Veni vidi vici. Nadat ze eindelijk aan de macht kwamen, na een lang en frustrerend verblijf in de oppositie, blijken de politieke leiders in Boedapest, Boekarest en Kiev niet alleen alle drie dezelfde voornaam te hebben [Victor, red.], maar ook dezelfde voorkeuren, reacties en houding. Alle drie lijken ze van plan te zijn de teugels van hun land voor altijd in handen te houden. En alle drie zijn zuiverings- en wraakcampagnes begonnen.
In Oekraïne loste Viktor Janoekovitsj op eenvoudige en radicale wijze het probleem van de volgende parlementsverkiezingen op (die in oktober 2012 gehouden worden) door in een keer alle oppositieleiders gevangen te zetten, waaronder Julia Timosjenko.
Manoeuvres die je niet democratisch kunt noemen
In Hongarije gebruikte Viktor Orbán de overweldigende rechtse parlementaire meerderheid om zichzelf een vrijwel absolute controle over de pers toe te kennen, met de bedoeling die - mogelijkerwijs - de mond te snoeren, en om de grondwet zodanig te wijzigen dat het in de toekomst heel moeilijk wordt hem zijn speeltje af te pakken. Dat zijn manoeuvres die je moeilijk democratisch kunt noemen.
En terwijl in Roemenië, waar centrumrechts een ongekende nederlaag leed, maakte links - dat de gemeenteraadsverkiezingen [van 17 juni, red.] won - grote stappen voorwaarts. Helaas niet op het gebied van de ontwikkeling van de Roemeense politieke tradities [in de richting van die van Europa, red.], maar eerder in de ontwikkeling van de ‘orbanisatie’ van het land.

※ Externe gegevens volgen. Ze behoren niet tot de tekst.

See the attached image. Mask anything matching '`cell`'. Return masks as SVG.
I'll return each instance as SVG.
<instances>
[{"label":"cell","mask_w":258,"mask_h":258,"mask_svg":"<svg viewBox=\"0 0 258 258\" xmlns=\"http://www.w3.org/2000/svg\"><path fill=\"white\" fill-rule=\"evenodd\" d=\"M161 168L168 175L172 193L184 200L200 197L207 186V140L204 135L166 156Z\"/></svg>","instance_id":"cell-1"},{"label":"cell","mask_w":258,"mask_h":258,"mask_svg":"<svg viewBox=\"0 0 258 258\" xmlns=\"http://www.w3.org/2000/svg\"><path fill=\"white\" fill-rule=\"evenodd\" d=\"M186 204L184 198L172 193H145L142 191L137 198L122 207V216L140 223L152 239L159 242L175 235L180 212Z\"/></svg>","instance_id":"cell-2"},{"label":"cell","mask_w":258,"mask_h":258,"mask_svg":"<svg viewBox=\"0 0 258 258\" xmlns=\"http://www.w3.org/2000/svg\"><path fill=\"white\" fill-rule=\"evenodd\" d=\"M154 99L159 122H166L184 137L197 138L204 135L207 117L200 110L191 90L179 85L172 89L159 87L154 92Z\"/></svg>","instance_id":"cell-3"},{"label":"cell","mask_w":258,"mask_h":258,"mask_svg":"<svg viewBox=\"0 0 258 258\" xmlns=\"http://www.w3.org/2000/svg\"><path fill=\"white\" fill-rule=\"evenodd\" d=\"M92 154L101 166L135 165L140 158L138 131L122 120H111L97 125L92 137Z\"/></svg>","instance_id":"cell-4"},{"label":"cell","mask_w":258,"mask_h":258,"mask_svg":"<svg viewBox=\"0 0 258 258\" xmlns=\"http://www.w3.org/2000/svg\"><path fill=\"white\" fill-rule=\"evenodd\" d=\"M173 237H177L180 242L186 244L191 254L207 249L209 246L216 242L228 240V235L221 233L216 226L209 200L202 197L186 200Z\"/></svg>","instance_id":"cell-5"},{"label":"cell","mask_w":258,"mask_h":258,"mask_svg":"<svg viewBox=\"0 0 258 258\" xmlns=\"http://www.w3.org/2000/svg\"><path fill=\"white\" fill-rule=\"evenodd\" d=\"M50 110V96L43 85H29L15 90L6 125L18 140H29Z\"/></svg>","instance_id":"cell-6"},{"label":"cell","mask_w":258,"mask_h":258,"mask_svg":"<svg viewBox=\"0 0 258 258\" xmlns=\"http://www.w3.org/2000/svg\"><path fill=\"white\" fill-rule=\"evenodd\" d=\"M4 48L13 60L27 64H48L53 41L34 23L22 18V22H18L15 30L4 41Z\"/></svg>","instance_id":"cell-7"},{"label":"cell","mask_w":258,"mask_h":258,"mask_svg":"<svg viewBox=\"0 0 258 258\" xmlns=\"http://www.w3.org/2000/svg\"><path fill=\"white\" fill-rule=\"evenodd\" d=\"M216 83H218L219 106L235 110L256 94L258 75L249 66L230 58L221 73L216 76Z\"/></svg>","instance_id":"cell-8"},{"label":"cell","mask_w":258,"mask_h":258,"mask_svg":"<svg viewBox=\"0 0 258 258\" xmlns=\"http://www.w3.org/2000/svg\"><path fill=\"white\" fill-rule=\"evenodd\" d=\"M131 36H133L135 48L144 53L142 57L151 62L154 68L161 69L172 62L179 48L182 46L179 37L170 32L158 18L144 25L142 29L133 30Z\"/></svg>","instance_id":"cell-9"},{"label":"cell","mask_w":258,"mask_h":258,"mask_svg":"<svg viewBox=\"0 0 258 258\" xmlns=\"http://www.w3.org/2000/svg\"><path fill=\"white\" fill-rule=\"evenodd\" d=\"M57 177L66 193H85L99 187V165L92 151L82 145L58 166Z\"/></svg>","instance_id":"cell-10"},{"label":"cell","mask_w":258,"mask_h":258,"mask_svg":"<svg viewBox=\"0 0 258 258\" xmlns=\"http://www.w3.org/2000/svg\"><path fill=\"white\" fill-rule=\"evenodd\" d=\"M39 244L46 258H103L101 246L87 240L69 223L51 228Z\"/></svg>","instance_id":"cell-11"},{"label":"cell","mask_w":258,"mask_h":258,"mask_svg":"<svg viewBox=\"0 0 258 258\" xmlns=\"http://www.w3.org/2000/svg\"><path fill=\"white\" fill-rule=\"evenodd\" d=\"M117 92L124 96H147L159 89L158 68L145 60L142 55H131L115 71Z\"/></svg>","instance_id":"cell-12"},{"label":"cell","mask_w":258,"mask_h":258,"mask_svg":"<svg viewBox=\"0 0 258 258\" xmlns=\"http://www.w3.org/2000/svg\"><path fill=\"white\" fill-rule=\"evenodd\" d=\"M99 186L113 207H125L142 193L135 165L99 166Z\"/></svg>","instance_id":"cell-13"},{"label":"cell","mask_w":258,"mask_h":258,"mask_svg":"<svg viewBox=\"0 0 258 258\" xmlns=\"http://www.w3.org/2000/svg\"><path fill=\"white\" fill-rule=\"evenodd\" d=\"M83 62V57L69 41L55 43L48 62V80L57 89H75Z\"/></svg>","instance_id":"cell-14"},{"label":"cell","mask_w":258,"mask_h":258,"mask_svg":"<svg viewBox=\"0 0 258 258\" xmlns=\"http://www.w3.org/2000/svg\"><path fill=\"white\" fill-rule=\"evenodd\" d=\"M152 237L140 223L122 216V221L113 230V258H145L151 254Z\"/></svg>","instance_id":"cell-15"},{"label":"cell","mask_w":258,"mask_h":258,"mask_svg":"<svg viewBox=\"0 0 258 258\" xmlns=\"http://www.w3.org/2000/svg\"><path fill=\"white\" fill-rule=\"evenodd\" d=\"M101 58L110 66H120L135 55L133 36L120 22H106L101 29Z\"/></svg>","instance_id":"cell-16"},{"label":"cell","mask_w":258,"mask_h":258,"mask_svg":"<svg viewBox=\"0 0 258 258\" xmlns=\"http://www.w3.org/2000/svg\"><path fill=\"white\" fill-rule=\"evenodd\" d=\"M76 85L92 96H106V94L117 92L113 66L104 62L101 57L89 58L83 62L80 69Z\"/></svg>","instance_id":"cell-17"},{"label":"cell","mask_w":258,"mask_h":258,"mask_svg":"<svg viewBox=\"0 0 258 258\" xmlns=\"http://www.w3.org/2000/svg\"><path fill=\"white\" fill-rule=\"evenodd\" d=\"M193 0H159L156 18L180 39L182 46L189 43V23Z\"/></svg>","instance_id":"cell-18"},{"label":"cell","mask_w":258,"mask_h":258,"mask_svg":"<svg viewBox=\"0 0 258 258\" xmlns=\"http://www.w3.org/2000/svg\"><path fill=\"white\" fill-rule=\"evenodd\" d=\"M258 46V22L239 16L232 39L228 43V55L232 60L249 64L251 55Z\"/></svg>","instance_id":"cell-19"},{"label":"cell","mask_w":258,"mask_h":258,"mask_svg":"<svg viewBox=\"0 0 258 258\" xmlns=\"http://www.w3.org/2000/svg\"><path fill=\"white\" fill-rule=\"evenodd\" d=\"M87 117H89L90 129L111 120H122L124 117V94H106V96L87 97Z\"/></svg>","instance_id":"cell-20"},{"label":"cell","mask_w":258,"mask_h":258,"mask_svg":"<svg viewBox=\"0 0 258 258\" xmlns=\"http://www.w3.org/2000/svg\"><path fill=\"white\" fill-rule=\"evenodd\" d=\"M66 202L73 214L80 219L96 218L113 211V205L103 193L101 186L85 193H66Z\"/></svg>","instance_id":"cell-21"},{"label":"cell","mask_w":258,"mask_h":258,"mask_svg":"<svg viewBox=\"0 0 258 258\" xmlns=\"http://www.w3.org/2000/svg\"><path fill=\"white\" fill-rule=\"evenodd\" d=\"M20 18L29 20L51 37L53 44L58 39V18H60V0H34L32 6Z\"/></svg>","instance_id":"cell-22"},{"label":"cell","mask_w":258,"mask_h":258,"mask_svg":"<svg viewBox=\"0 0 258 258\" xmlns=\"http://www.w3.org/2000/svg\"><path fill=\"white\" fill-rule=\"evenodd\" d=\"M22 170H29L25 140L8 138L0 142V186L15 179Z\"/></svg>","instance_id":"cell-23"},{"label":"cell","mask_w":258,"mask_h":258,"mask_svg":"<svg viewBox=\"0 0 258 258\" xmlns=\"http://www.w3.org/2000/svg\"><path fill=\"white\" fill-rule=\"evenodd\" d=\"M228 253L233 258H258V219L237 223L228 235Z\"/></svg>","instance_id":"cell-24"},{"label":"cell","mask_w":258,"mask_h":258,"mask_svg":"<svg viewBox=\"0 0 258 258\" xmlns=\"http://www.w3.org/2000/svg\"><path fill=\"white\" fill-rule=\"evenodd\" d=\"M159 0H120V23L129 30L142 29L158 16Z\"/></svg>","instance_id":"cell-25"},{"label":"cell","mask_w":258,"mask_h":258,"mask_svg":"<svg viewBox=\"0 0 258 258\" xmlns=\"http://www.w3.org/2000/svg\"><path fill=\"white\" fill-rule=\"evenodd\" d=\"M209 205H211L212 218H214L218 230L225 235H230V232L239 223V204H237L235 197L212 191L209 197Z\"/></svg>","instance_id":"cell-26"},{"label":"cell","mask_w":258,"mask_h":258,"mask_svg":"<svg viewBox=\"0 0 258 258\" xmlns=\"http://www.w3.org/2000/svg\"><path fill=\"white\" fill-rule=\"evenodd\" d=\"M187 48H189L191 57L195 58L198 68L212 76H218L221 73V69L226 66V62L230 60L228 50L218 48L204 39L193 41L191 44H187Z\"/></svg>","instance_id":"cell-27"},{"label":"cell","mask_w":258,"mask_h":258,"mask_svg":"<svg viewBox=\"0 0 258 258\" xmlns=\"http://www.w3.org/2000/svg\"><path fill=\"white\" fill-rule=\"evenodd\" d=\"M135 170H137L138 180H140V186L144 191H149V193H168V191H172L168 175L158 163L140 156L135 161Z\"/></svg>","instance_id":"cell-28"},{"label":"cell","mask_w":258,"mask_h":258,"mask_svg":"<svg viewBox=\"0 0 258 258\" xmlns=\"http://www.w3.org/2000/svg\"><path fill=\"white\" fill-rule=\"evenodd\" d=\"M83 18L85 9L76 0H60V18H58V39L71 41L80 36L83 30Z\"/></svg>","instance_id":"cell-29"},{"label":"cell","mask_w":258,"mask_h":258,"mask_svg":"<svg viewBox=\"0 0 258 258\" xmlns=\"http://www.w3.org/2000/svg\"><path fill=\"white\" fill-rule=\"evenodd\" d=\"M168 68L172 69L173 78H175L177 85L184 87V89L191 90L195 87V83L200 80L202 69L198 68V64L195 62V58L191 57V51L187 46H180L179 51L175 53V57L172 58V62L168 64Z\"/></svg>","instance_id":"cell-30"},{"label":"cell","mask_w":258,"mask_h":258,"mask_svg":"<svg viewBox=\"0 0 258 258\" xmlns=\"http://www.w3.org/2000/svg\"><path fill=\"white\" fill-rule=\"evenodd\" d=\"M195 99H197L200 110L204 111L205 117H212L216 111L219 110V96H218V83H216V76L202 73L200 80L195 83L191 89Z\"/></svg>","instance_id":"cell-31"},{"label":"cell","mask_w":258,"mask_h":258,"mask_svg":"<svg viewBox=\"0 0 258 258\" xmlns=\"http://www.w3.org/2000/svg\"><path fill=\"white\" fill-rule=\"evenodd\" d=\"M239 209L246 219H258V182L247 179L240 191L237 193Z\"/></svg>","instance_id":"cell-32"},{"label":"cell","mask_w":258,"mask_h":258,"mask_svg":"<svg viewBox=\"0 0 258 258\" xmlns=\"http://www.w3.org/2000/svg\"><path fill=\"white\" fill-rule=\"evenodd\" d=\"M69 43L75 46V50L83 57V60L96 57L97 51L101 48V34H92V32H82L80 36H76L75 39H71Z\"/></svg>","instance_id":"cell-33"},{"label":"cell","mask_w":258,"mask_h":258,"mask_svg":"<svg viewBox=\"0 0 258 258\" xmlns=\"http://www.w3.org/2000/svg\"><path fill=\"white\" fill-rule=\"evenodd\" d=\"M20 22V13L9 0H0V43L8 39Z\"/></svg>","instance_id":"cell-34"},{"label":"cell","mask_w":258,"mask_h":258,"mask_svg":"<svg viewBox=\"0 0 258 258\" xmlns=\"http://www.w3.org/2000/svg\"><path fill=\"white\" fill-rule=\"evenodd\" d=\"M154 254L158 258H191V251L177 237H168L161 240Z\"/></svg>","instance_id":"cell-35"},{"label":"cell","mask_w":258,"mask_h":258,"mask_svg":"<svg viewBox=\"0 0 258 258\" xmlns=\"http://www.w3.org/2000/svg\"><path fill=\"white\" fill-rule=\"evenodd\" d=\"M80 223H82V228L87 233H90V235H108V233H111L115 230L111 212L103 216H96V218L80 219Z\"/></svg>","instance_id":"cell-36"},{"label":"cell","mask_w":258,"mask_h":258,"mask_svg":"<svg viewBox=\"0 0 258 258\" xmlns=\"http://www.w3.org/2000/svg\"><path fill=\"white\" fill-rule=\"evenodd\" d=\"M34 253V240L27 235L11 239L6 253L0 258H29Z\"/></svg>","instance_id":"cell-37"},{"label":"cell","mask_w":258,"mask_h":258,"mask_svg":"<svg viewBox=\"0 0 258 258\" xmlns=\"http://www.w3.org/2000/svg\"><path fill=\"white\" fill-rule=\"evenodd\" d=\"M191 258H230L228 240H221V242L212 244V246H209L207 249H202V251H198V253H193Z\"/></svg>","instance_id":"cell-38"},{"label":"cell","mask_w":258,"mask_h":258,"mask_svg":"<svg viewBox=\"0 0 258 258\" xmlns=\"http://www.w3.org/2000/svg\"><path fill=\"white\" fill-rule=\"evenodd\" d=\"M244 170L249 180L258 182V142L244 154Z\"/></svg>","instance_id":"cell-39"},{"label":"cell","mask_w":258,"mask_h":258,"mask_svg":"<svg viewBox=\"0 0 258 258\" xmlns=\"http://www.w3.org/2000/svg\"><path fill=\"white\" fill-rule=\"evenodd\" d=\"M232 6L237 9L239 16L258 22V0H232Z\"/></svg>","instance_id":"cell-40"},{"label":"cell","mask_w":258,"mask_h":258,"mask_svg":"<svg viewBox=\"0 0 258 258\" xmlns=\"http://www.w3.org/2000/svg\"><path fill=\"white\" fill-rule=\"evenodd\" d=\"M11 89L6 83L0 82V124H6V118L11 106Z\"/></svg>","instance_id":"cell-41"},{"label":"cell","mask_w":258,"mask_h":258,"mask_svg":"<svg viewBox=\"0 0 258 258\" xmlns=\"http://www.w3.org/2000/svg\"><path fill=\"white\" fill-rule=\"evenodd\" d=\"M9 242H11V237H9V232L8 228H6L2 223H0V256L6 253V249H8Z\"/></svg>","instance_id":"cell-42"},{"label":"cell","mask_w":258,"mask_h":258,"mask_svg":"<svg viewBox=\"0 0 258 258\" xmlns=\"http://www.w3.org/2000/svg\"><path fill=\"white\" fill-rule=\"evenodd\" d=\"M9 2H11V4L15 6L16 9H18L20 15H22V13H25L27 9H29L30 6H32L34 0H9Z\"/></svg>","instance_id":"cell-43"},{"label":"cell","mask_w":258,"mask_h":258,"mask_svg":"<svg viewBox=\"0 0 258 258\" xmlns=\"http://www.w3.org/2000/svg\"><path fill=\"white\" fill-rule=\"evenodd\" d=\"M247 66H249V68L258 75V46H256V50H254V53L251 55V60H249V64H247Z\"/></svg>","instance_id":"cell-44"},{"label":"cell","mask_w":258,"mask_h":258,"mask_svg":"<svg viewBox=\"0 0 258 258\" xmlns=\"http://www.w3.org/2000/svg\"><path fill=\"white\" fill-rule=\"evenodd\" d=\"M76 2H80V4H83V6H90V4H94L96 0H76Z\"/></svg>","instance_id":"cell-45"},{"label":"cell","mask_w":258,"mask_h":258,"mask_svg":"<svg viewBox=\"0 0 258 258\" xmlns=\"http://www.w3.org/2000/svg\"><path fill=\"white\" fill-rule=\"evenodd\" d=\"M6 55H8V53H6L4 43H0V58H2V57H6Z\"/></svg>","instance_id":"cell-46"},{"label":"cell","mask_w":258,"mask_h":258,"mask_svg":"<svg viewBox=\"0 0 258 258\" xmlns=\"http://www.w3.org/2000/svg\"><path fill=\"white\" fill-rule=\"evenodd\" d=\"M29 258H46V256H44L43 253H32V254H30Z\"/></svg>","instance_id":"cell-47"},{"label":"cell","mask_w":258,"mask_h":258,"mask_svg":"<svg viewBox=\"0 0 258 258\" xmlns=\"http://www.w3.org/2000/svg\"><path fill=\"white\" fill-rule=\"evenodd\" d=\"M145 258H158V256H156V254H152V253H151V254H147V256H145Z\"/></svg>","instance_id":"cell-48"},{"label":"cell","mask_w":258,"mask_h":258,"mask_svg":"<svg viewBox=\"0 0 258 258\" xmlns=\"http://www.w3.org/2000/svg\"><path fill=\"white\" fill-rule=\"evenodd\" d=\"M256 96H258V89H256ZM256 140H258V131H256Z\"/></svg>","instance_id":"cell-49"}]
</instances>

Zuiveringsacties als in tijden van Stalins bewind
De fouten, flaters, en antidemocratische maatregelen van de nieuwe regering volgen elkaar in snel tempo op en roepen vragen op over de professionele competentie van de ministers. De lijst van personen die uit hun functie werden ontheven en van vooraanstaande experts die de laan werden uitgestuurd sinds de benoeming van president Victor Ponta op 7 mei, is lang. De snelheid en wreedheid van dit zuiveringsproces doen denken aan de zuiveringsacties onder het bewind van Stalin.
Het begon met het ontslag van de directeur van de Nationale Archieven, Dorin Dobrincu. Dankzij deze doctor in de geschiedenis - die ook bijdroeg aan het onderzoek naar de Holocaust in Roemenië - werden de archieven de Communistische Partij en die van het Centraal comité volledig opengesteld voor publiek en wetenschappers. En die toegang werd op een gelijkwaardige, rechtvaardige en universele manier verleend, wat op zich al heel wat is.

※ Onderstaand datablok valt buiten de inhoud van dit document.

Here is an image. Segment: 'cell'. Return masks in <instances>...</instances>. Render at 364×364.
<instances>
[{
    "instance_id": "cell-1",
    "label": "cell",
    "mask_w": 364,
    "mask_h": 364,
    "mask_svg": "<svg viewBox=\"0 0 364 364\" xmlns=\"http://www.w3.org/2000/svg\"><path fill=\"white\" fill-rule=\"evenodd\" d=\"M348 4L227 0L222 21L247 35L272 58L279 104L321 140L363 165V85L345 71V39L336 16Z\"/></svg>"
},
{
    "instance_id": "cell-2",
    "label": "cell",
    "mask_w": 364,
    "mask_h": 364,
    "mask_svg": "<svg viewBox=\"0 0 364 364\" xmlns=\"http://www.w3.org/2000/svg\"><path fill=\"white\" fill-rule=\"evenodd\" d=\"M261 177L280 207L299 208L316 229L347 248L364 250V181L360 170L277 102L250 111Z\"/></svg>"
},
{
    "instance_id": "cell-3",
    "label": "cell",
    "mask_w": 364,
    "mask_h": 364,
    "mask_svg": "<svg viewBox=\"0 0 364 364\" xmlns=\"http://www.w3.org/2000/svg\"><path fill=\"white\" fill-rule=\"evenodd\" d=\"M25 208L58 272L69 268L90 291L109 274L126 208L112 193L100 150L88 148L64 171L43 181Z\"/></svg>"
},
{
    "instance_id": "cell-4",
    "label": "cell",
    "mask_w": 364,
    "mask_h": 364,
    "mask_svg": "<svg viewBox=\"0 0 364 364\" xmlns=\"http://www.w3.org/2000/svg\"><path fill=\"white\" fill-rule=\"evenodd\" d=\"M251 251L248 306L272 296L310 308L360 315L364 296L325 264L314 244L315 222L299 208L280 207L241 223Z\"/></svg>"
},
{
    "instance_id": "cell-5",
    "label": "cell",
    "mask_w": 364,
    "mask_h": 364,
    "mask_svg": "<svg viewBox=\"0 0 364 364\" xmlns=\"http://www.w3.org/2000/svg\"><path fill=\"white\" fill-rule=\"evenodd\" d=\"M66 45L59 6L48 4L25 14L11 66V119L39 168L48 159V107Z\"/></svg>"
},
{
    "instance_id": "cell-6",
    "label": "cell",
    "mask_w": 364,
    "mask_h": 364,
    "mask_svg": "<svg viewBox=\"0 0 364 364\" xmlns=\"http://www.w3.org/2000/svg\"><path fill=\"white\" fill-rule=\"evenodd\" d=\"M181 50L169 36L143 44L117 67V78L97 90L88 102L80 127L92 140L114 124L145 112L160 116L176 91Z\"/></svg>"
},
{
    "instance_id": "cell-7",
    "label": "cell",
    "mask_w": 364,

Toen werd de directie van de publieke omroep op een zijspoor gezet, en nu zijn er twijfels over het lot van het management van het Roemeense instituut voor cultuur. Op 13 juni werd de directie van dit instituut, dat al jarenlang op onberispelijke wijze geleid werd door de filosoof Horia Roman Patapievici, bij verordening onder toezicht van de senaat gesteld (daarvoor droeg de president van de republiek de verantwoordelijkheid voor het instituut).
Vastbeslotenheid de democratie te willen schaden
De lijst van slachtoffers van deze oorlog tegen de deskundigheid, geeft de indruk dat de Roemeense premier, aangemoedigd door de strenge maatregelen uit Brussel tegen zijn Hongaarse collega, het er niet bij zal laten om Roemenië te 'orbaniseren'. In zijn ijver iedereen aan de schandpaal te willen nagelen, zou hij nog wel eens veel verder kunnen gaan.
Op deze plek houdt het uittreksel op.